Saturday, June 04, 2011

Media Bias and the Perceived Intelligence of Politicians

My previous post dealt with an incident in which something a politician said was used by her critics as evidence of historical ignorance. In that particular case, for reasons I discussed, they were wrong—what she said did not imply what they claimed and if it had the implication would have been more nearly true than they realized.

But I am sure there are many other cases where a politician says something in public that really is strikingly wrong in one respect or another. Having read transcripts of my own speeches, I do not take that as much evidence against the speaker. In an unscripted context, it is quite easy to say things you don't mean—for instance to leave out the word "not," thus reversing the meaning of a sentence, or to change what you are saying in mid-sentence, with the result that the transcript shows the first half of one sentence followed by the second half of a different one.

What politicians say, however, mostly reaches the ears of voters through the media. That makes possible selective filtering. If you like the speaker, don't report the literal absurdity, on the reasonable enough grounds that he obviously didn't mean it. If you don't like the speaker, do report it, on the grounds that he is enough of an idiot so that he probably did mean it. The voters then conclude that the politicians whom the media they watch or read approve of are much more intelligent and reasonable than ones they disapprove of, whether or not it is true. Where the major media have fairly homogeneous beliefs—Sarah Palin is an obvious example—the result is that most people regard the disliked politicians as stupider and nuttier than they are. The exceptions are mostly the partisans on the other side; nowadays they can get the opposite filtering from blogs and web sites that share their bias, in the past from magazines that did.

As it happens, I know the opinion of two prominent past politicians held by someone who had had considerable first hand interaction with both. His view was that Barry Goldwater was an intelligent man although not an exceptionally intelligent one, and that Teddy Kennedy had a below-average IQ. That is not the view of the two men that one would have gotten from the media back when they were active politicians.

8 comments:

Miko said...

I agree with this description of the media as filter (and with what I take as your unstated premise that this situation is undesirable), but the question remains of how the media decides who they "like" in the first place.

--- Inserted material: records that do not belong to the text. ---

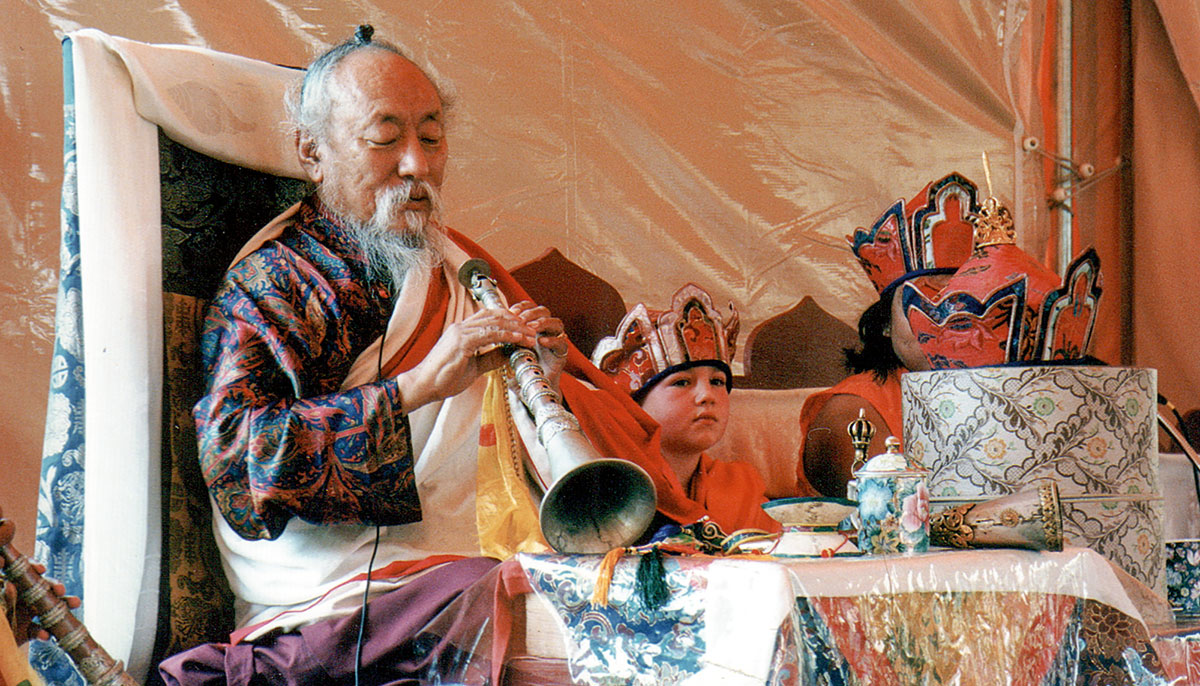 A man with a horn. Children are sitting next to him.
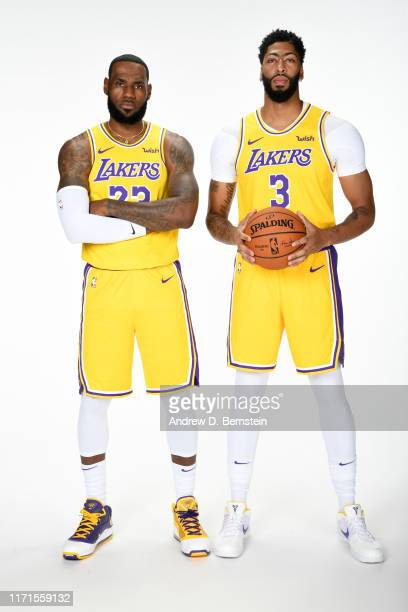 LeBron James and Anthony Davis of the Los Angeles Lakers pose for a portrait during media day on September 27 2019 at the UCLA Health Training Center...
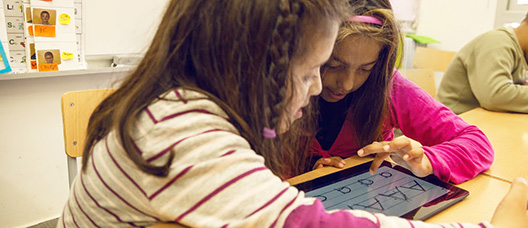Two girls in class, with a tablet, looking at vowels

Also, a VP nom in a presidential election is expected to get a certain amount of coverage. If you comb through the nom's public remarks and select the bits that sound the least crazy but come up far short of that expected amount, you're going to have to let some of the crazy through, no matter how much you like the candidate. The near-universal panning of both VP candidates in the last election was an example of this phenomenon.

Anonymous said...

The blogger Half Sigma is a particularly egregious example of this phenomenon (actually his filtering has more to do with elite school credentials.) In 2008 he estimated Obama's IQ at 150 and Sarah Palin's at 103.

Now, if Barack Obama has an IQ of 150 then surely his academic output should have reflected this - top notch law review articles, e.g. And yet this lack of output commensurate with such brilliance leaves credential-worshippers such as HS undismayed.

--
Haumea

David Friedman said...

"Now, if Barack Obama has an IQ of 150 then surely his academic output should have reflected this"

Only if he wanted to be an academic. As best I can tell, his time at the University of Chicago law school was spent building the foundation for a political career--with striking success.

I was told by one of his ex-colleagues there that Obama was unwilling to engage intellectually with the other members of that (extraordinarily talented) faculty. I wondered if perhaps he was afraid of saying something that would come back to bite him in his later political career.

I wouldn't be surprised if Obama's IQ was as high as 150. I would be surprised if Palin's was as low as 103.

$9,000,000,000 Write Off said...

No true genius can get elected. The polity only wants someone slightly more intelligent than they, and that's what they get.

One reason might be that the exceedingly intelligent just can't communicate in the generalities and metaphors that most people use to understand politics (e.g., the average voter thinks generally that Medicare is, or is not, a crushing problem and will vote for the guy who holds the same general opinion, not the guy who can accurately recite the date Medicare goes busts, the exact percentage of the budget, the pharma donut, etc. This exercise repeats on every issue.)

Obama promised balanced budgets, mature stewardship, and end to the lawless overweening executive, federalism in the drug war, and all sorts of general goodness while no one knew what the hell McCain was promising.

js290 said...

The most average candidate rises to the top of popular elections. The intelligence level of Obama and Palin are probably about the same.

Jehu said...

Obama's probably in the 125-130 range. More and he certainly would've been a national merit scholar which would've been a matter of public record. That's on the high side of typical politicians, who tend to be from around 115 to 130 or so. He's not as smart as Clinton or Nixon by any stretch. Palin is probably around 115, which is on the low end for politicians. 150 and 103 strike me as gross over and underestimates. GW Bush and Kerry were both in the 120-125 range, according to their military records. But whose side you're on is way more important in a politician than how smart you are.

Andrew said...

Palin probably has a 170 IQ. Underneath that exterior is a brilliant mind. Just because everything that comes out of her mouth and bottom is utterly moronic does not make her stupid!

TonyFernandez said...

Politicians are crooks, not intellectuals. Let's never forget that.